— Dataset entries —
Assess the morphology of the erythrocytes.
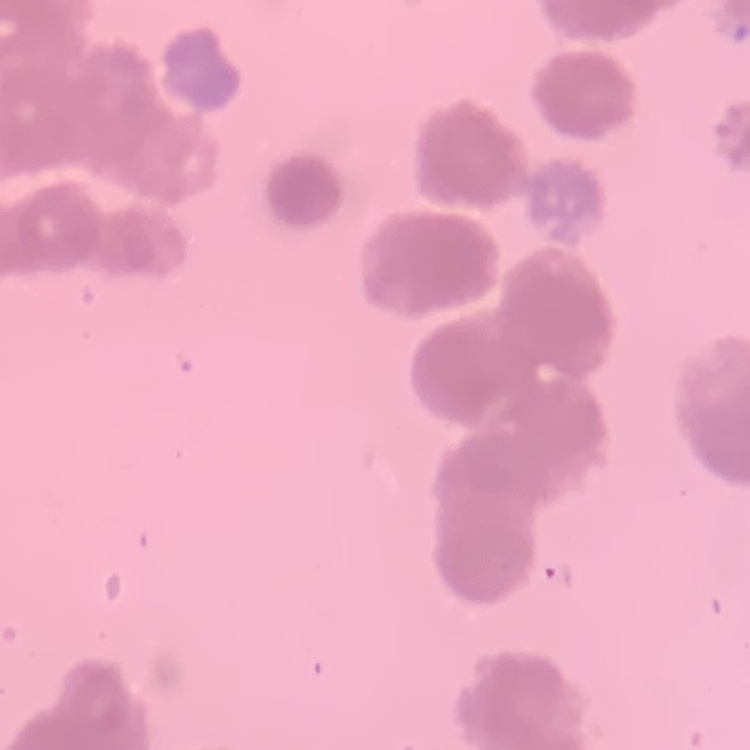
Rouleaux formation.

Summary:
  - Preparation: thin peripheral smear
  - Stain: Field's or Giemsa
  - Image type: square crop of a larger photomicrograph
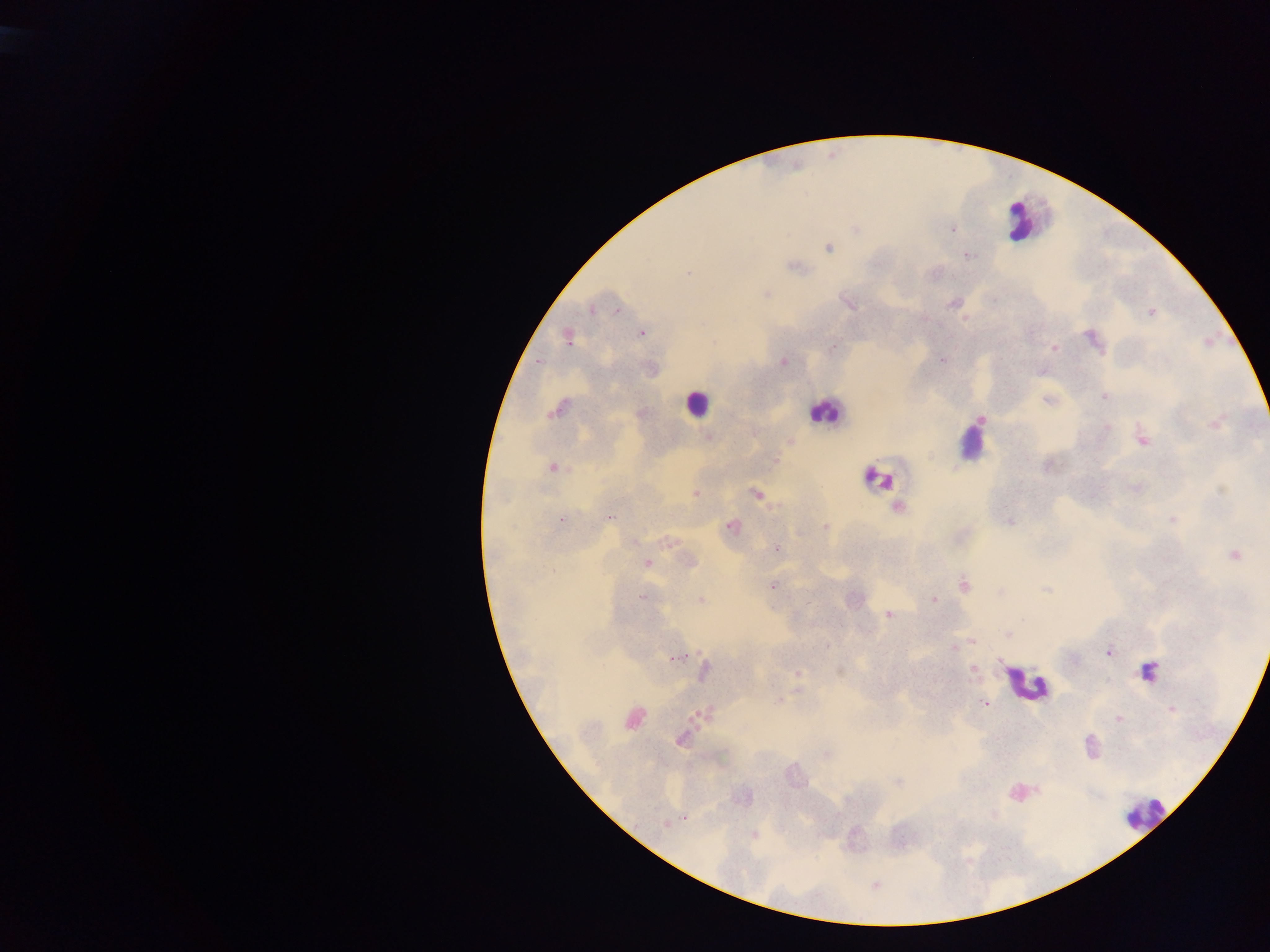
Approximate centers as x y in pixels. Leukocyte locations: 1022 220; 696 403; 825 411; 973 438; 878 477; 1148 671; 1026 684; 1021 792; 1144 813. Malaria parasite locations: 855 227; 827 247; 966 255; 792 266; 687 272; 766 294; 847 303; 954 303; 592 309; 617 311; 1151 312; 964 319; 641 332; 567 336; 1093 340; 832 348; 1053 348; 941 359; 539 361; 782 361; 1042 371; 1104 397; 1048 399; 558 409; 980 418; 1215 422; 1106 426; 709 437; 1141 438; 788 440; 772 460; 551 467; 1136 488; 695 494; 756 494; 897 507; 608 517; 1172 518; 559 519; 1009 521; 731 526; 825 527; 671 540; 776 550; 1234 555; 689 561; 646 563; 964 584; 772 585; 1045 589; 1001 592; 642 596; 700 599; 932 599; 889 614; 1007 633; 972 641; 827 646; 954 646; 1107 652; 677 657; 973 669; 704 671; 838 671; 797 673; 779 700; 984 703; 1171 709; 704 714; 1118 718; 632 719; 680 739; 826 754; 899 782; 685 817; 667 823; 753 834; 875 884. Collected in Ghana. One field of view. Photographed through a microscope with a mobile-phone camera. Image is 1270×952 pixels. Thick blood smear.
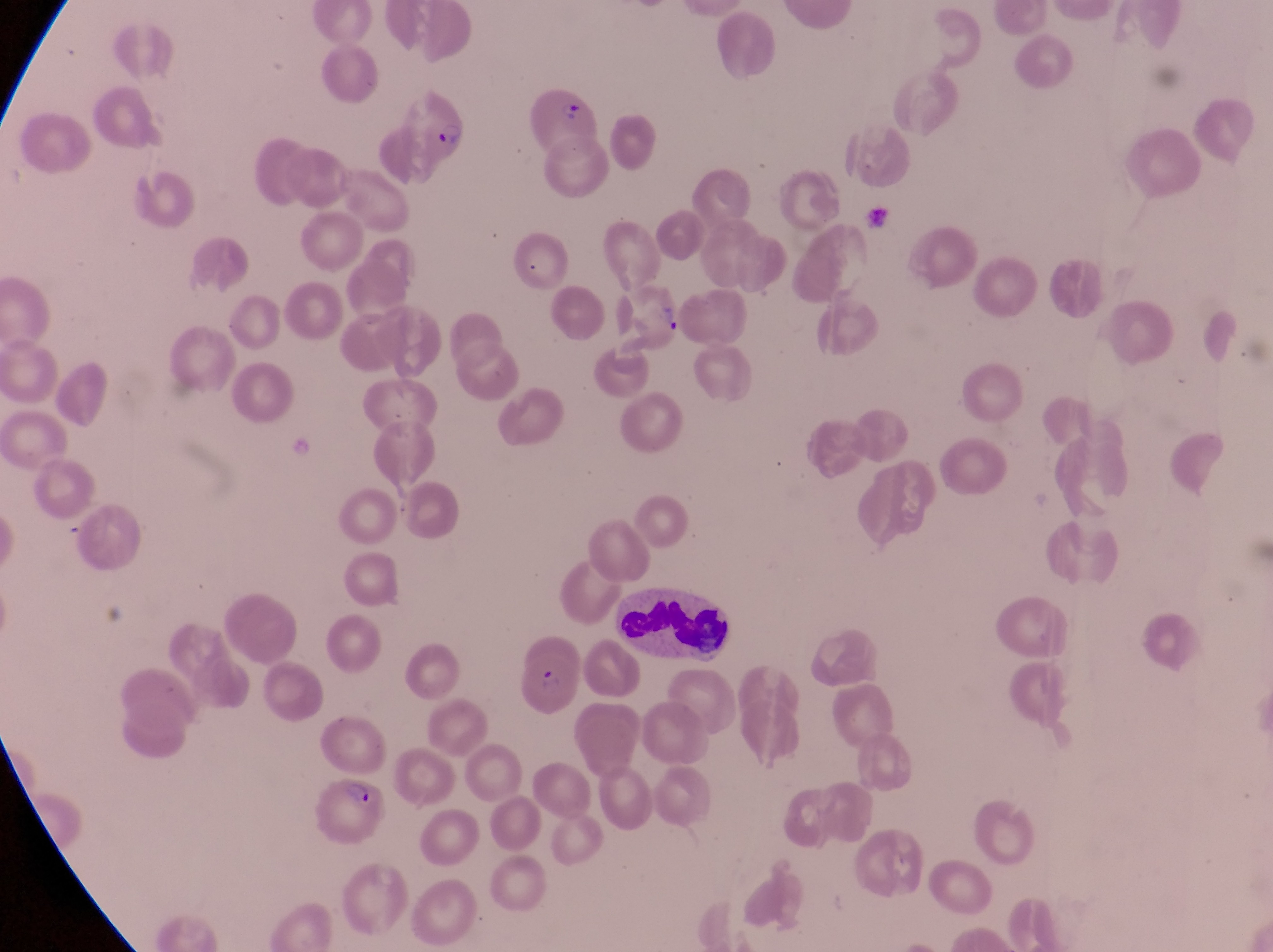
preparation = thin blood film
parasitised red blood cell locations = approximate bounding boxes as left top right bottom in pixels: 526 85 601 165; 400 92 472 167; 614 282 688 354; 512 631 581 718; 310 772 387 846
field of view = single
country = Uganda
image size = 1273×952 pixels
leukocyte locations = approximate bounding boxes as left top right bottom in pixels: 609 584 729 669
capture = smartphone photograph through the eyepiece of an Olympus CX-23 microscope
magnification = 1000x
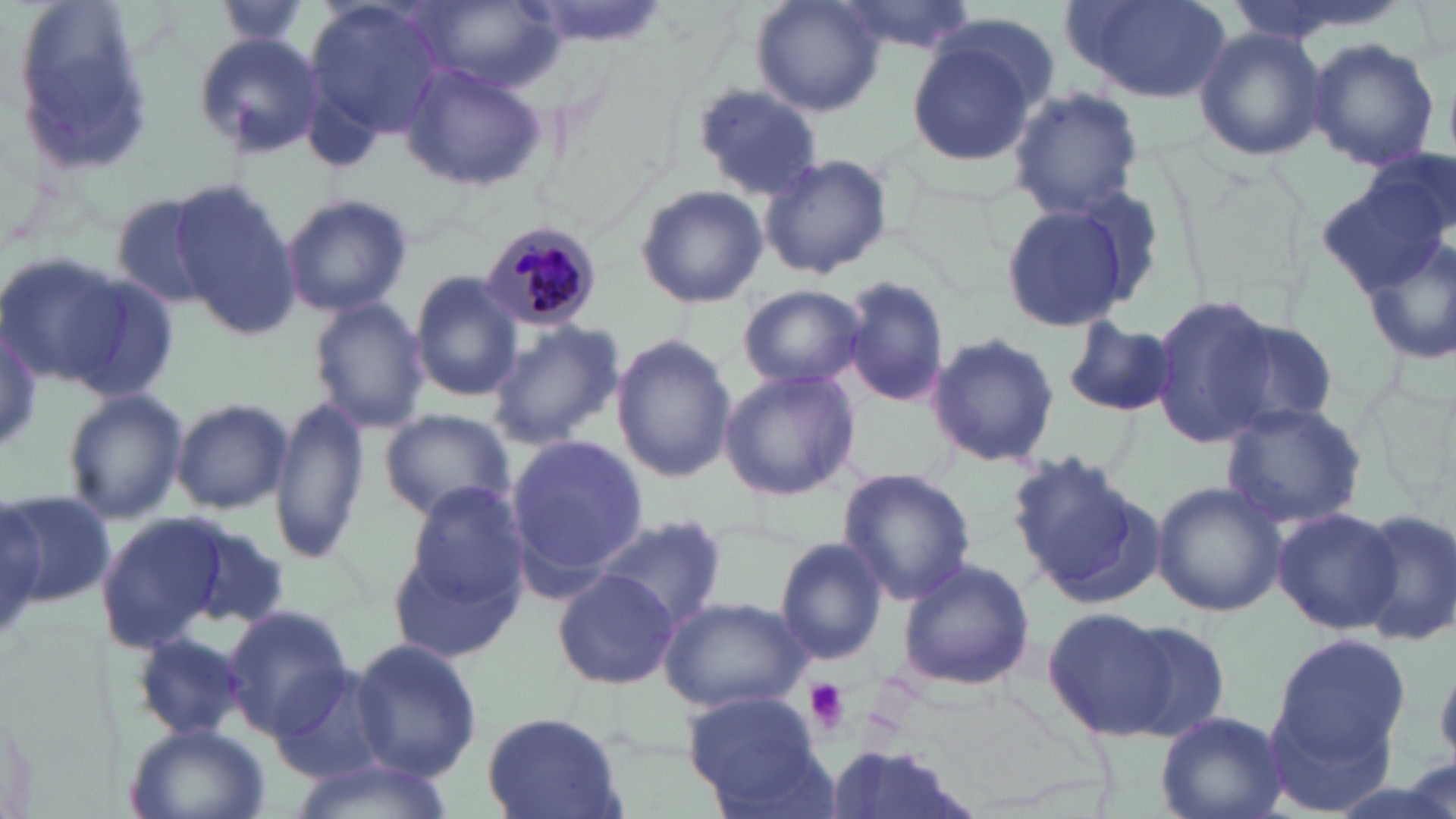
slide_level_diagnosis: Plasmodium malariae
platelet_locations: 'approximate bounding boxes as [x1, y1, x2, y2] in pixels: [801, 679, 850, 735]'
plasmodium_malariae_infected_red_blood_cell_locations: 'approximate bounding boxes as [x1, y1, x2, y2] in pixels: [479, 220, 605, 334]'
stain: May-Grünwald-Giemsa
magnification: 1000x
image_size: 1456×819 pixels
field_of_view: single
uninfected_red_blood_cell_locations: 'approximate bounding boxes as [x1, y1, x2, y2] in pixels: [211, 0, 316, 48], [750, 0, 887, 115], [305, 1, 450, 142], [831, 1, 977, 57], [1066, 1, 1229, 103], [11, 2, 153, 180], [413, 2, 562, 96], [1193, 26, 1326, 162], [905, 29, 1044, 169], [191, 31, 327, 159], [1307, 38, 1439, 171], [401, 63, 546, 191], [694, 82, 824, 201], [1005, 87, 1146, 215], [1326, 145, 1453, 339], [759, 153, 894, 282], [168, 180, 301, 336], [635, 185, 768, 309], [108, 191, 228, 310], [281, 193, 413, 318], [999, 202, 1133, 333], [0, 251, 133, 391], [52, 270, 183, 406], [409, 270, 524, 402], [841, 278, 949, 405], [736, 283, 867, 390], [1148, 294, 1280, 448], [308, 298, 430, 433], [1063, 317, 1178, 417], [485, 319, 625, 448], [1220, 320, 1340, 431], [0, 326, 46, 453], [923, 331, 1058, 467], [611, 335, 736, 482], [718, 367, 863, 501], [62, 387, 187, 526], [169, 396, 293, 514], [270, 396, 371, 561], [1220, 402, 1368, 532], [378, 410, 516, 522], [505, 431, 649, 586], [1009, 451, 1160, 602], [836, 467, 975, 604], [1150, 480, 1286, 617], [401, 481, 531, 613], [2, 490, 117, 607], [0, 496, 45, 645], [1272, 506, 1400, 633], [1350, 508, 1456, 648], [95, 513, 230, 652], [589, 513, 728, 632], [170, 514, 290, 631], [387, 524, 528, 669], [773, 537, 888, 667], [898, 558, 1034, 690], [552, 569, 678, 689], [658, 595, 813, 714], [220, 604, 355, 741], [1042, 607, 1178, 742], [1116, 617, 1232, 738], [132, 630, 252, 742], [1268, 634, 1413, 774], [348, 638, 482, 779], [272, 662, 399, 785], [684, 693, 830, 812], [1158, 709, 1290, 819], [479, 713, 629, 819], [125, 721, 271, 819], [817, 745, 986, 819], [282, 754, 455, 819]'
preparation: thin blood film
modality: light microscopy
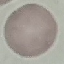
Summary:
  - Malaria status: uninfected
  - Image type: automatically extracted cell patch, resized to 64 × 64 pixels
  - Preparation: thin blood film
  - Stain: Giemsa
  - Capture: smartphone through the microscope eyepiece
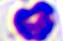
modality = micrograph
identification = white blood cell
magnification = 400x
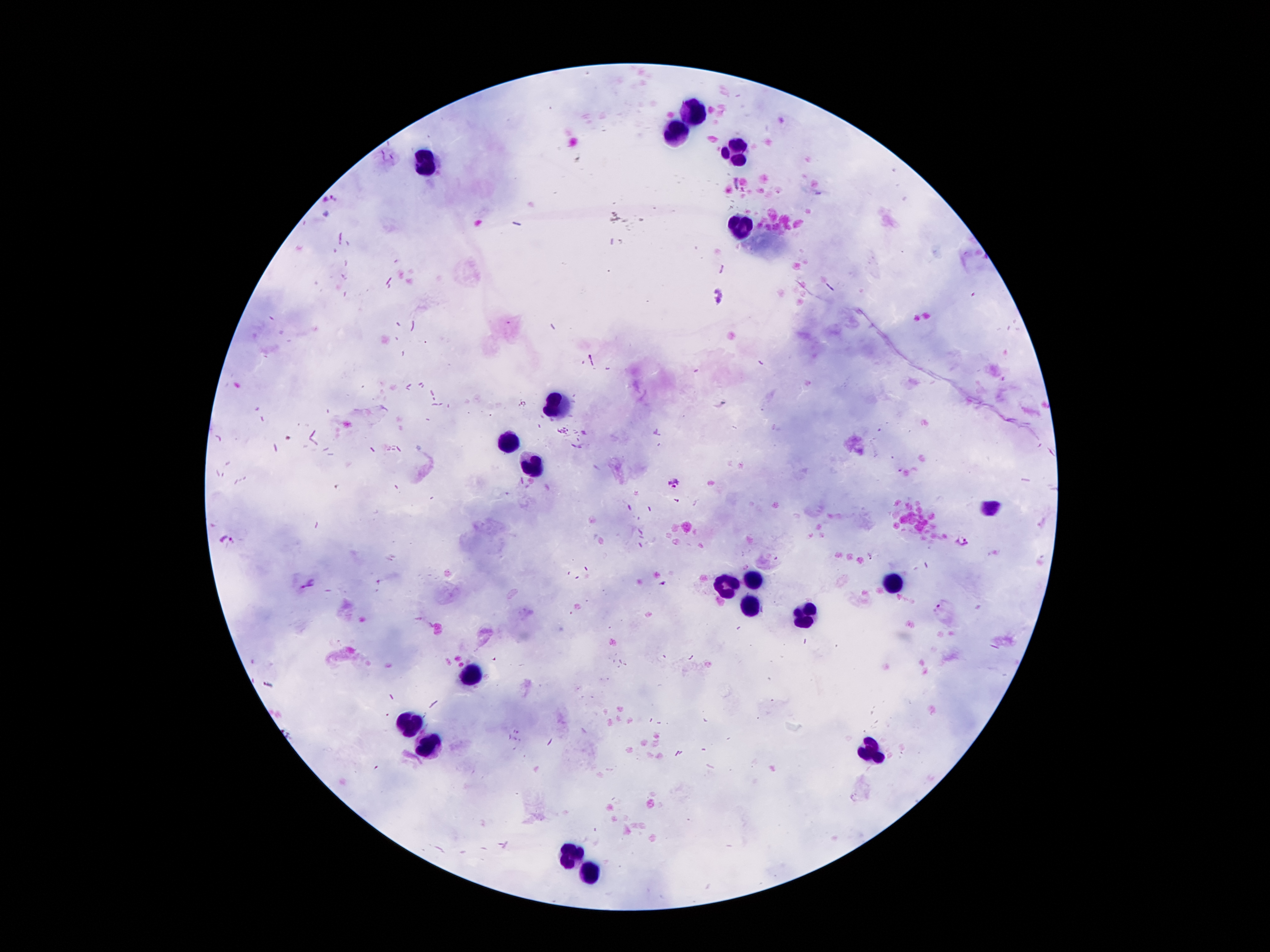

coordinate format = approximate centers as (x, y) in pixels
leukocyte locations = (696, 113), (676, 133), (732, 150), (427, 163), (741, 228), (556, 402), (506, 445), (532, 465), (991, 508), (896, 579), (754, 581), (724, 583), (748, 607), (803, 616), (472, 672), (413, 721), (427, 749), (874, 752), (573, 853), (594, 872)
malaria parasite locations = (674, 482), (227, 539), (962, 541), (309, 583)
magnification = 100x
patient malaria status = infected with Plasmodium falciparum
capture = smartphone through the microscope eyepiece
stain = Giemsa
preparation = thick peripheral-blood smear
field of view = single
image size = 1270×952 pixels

— Task to carry out —
Could you set down the data exactly as given, minus its pictures?

— The completed task —
Assess the morphology of the erythrocytes.
Rouleaux formation.

Summary:
  - Preparation: thin peripheral smear
  - Stain: Field's or Giemsa
  - Image type: square crop of a larger photomicrograph
Approximate centers as x y in pixels. Leukocyte locations: 1022 220; 696 403; 825 411; 973 438; 878 477; 1148 671; 1026 684; 1021 792; 1144 813. Malaria parasite locations: 855 227; 827 247; 966 255; 792 266; 687 272; 766 294; 847 303; 954 303; 592 309; 617 311; 1151 312; 964 319; 641 332; 567 336; 1093 340; 832 348; 1053 348; 941 359; 539 361; 782 361; 1042 371; 1104 397; 1048 399; 558 409; 980 418; 1215 422; 1106 426; 709 437; 1141 438; 788 440; 772 460; 551 467; 1136 488; 695 494; 756 494; 897 507; 608 517; 1172 518; 559 519; 1009 521; 731 526; 825 527; 671 540; 776 550; 1234 555; 689 561; 646 563; 964 584; 772 585; 1045 589; 1001 592; 642 596; 700 599; 932 599; 889 614; 1007 633; 972 641; 827 646; 954 646; 1107 652; 677 657; 973 669; 704 671; 838 671; 797 673; 779 700; 984 703; 1171 709; 704 714; 1118 718; 632 719; 680 739; 826 754; 899 782; 685 817; 667 823; 753 834; 875 884. Collected in Ghana. One field of view. Photographed through a microscope with a mobile-phone camera. Image is 1270×952 pixels. Thick blood smear.
preparation = thin blood film
parasitised red blood cell locations = approximate bounding boxes as left top right bottom in pixels: 526 85 601 165; 400 92 472 167; 614 282 688 354; 512 631 581 718; 310 772 387 846
field of view = single
country = Uganda
image size = 1273×952 pixels
leukocyte locations = approximate bounding boxes as left top right bottom in pixels: 609 584 729 669
capture = smartphone photograph through the eyepiece of an Olympus CX-23 microscope
magnification = 1000x
slide_level_diagnosis: Plasmodium malariae
platelet_locations: 'approximate bounding boxes as [x1, y1, x2, y2] in pixels: [801, 679, 850, 735]'
plasmodium_malariae_infected_red_blood_cell_locations: 'approximate bounding boxes as [x1, y1, x2, y2] in pixels: [479, 220, 605, 334]'
stain: May-Grünwald-Giemsa
magnification: 1000x
image_size: 1456×819 pixels
field_of_view: single
uninfected_red_blood_cell_locations: 'approximate bounding boxes as [x1, y1, x2, y2] in pixels: [211, 0, 316, 48], [750, 0, 887, 115], [305, 1, 450, 142], [831, 1, 977, 57], [1066, 1, 1229, 103], [11, 2, 153, 180], [413, 2, 562, 96], [1193, 26, 1326, 162], [905, 29, 1044, 169], [191, 31, 327, 159], [1307, 38, 1439, 171], [401, 63, 546, 191], [694, 82, 824, 201], [1005, 87, 1146, 215], [1326, 145, 1453, 339], [759, 153, 894, 282], [168, 180, 301, 336], [635, 185, 768, 309], [108, 191, 228, 310], [281, 193, 413, 318], [999, 202, 1133, 333], [0, 251, 133, 391], [52, 270, 183, 406], [409, 270, 524, 402], [841, 278, 949, 405], [736, 283, 867, 390], [1148, 294, 1280, 448], [308, 298, 430, 433], [1063, 317, 1178, 417], [485, 319, 625, 448], [1220, 320, 1340, 431], [0, 326, 46, 453], [923, 331, 1058, 467], [611, 335, 736, 482], [718, 367, 863, 501], [62, 387, 187, 526], [169, 396, 293, 514], [270, 396, 371, 561], [1220, 402, 1368, 532], [378, 410, 516, 522], [505, 431, 649, 586], [1009, 451, 1160, 602], [836, 467, 975, 604], [1150, 480, 1286, 617], [401, 481, 531, 613], [2, 490, 117, 607], [0, 496, 45, 645], [1272, 506, 1400, 633], [1350, 508, 1456, 648], [95, 513, 230, 652], [589, 513, 728, 632], [170, 514, 290, 631], [387, 524, 528, 669], [773, 537, 888, 667], [898, 558, 1034, 690], [552, 569, 678, 689], [658, 595, 813, 714], [220, 604, 355, 741], [1042, 607, 1178, 742], [1116, 617, 1232, 738], [132, 630, 252, 742], [1268, 634, 1413, 774], [348, 638, 482, 779], [272, 662, 399, 785], [684, 693, 830, 812], [1158, 709, 1290, 819], [479, 713, 629, 819], [125, 721, 271, 819], [817, 745, 986, 819], [282, 754, 455, 819]'
preparation: thin blood film
modality: light microscopy
Summary:
  - Malaria status: uninfected
  - Image type: automatically extracted cell patch, resized to 64 × 64 pixels
  - Preparation: thin blood film
  - Stain: Giemsa
  - Capture: smartphone through the microscope eyepiece
modality = micrograph
identification = white blood cell
magnification = 400x

coordinate format = approximate centers as (x, y) in pixels
leukocyte locations = (696, 113), (676, 133), (732, 150), (427, 163), (741, 228), (556, 402), (506, 445), (532, 465), (991, 508), (896, 579), (754, 581), (724, 583), (748, 607), (803, 616), (472, 672), (413, 721), (427, 749), (874, 752), (573, 853), (594, 872)
malaria parasite locations = (674, 482), (227, 539), (962, 541), (309, 583)
magnification = 100x
patient malaria status = infected with Plasmodium falciparum
capture = smartphone through the microscope eyepiece
stain = Giemsa
preparation = thick peripheral-blood smear
field of view = single
image size = 1270×952 pixels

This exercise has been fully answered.